A human-rights organization is using nothing more than USB sticks in its efforts to bring regime change in one of the most totalitarian country in the world, North Korea.
USB Sticks For Freedom
A human-rights organization is trying to influence people living in North Korea by using USB sticks. The Human Rights Foundation launched earlier this year a campaign called "Flash Drives for Freedom."
The goal of the political campaign is to bring regime change in totalitarian North Korea and transform the country in a more open and free society. The means, in Human Right Foundation's vision are based on delivering education and information via USB sticks and change the system from inside, instead of relying on military action or diplomacy.
According to Business Insider, the Human Right Foundation has established as target to deliver around 10,000 USB drives loaded with "subversive" content by the end of this year. As chief strategy officer for the Human Rights Foundation Alex Gladstein put it, truth could be a "dangerous weapon."

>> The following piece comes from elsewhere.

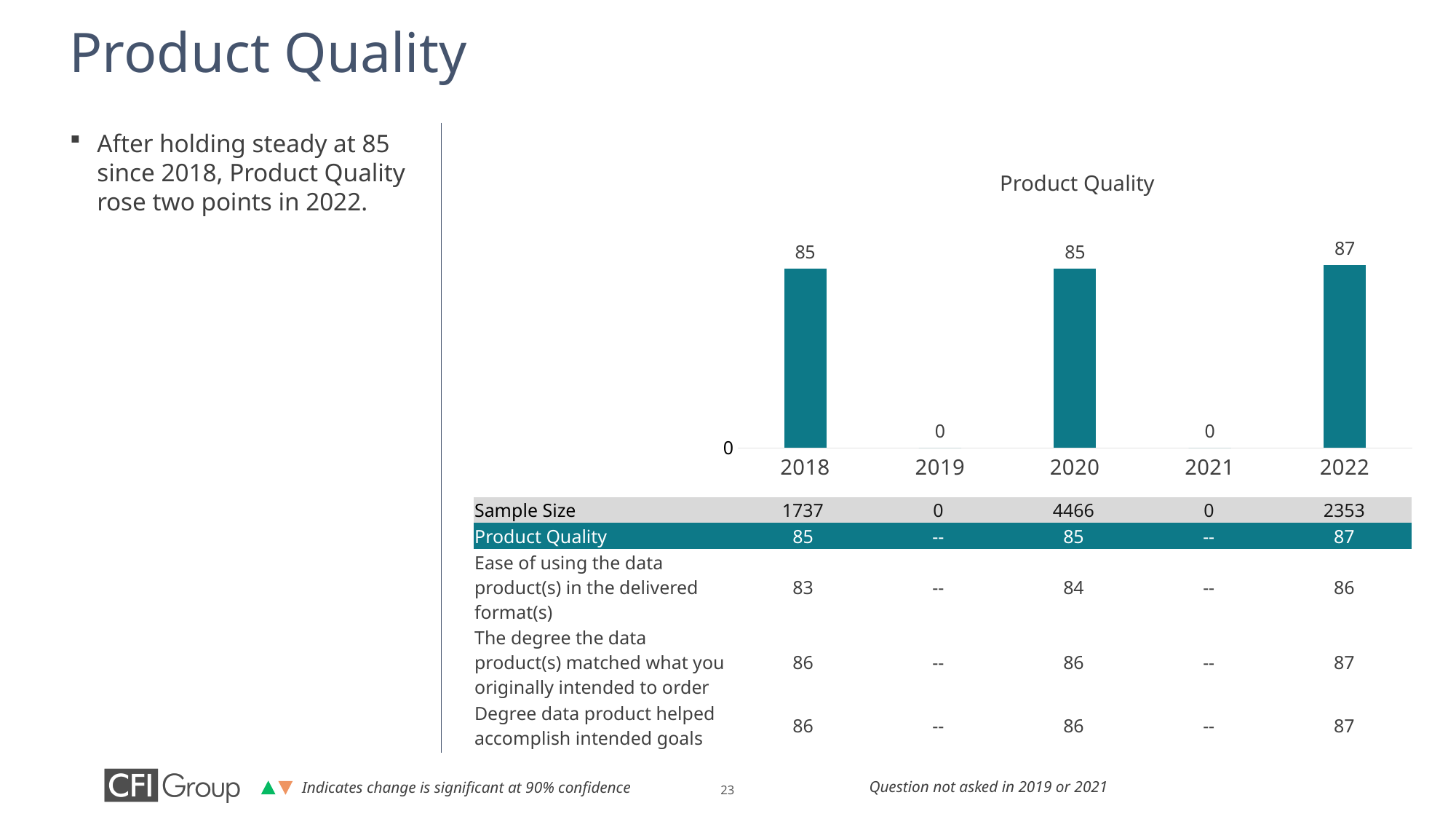
What value is shown for 2019 and 2021 in the chart? 0 What is the title of the chart? Product Quality What is the difference between the Product Quality values for 2022 and 2020? 2 Which year has the highest Product Quality value? 2022 What is the Product Quality value for 2022? 87 How many years are shown on the x axis of the chart? 5 What is the Product Quality value for 2020? 85 Does the Product Quality value rise or fall from 2020 to 2022? Rise How many years in the chart have a non-zero bar? 3 What type of chart is shown on the slide? Bar chart Is the Product Quality value for 2022 larger than the value for 2018? Yes What is the Product Quality value for 2018? 85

USB flash drives are not an obsolete technology as some might think. They are still used by millions of people around the world as main carriers of information, especially by those living in totalitarian countries such as North Korea.
In one of the most closed societies in the world, USB flash drives are vital tools of discovery and education. North Korea is a country with total government censorship and without internet, with no independent media. In such conditions, the only thing North Koreans could rely are these USB sticks filled with internet content, books and films that provide a window to the outside world.
Some of North Koreans are "defectors" who have escaped their country's dictatorship by founding freedom in South Korea. They have organized there various civil society groups dedicated to sending knowledge, truth, culture and information back to their friends, neighbors and families. Forum 280 and the Human Rights Foundation are collecting USB sticks to donate to these North Korean, refugee-led organizations.